> What you are asked to do
Copy the entries from the line with "Looking closely at" through the end of the entries, changing "further" to "farther" and leaving everything else the same.

> Material to process

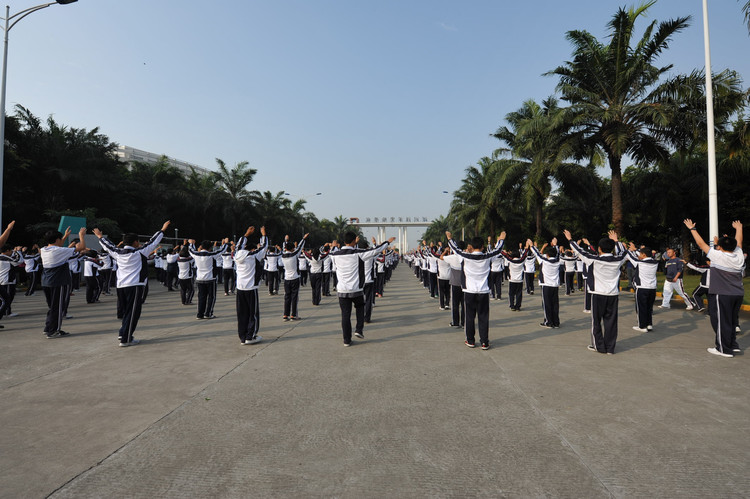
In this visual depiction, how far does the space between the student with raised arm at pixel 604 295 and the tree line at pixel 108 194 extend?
26.7 m

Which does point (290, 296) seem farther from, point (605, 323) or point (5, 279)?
point (5, 279)

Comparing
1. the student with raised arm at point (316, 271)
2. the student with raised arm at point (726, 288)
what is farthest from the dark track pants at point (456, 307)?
the student with raised arm at point (316, 271)

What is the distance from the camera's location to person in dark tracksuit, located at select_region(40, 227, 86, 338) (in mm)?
7973

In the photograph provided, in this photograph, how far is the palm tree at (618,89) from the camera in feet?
51.9

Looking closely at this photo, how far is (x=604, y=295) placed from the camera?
6.95 m

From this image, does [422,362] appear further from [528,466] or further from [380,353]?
[528,466]

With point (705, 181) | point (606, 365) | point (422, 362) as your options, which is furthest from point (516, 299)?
point (705, 181)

> Complete answer
Looking closely at this photo, how far is (x=604, y=295) placed from the camera?
6.95 m

From this image, does [422,362] appear farther from [528,466] or farther from [380,353]?
[528,466]

With point (705, 181) | point (606, 365) | point (422, 362) as your options, which is furthest from point (516, 299)?
point (705, 181)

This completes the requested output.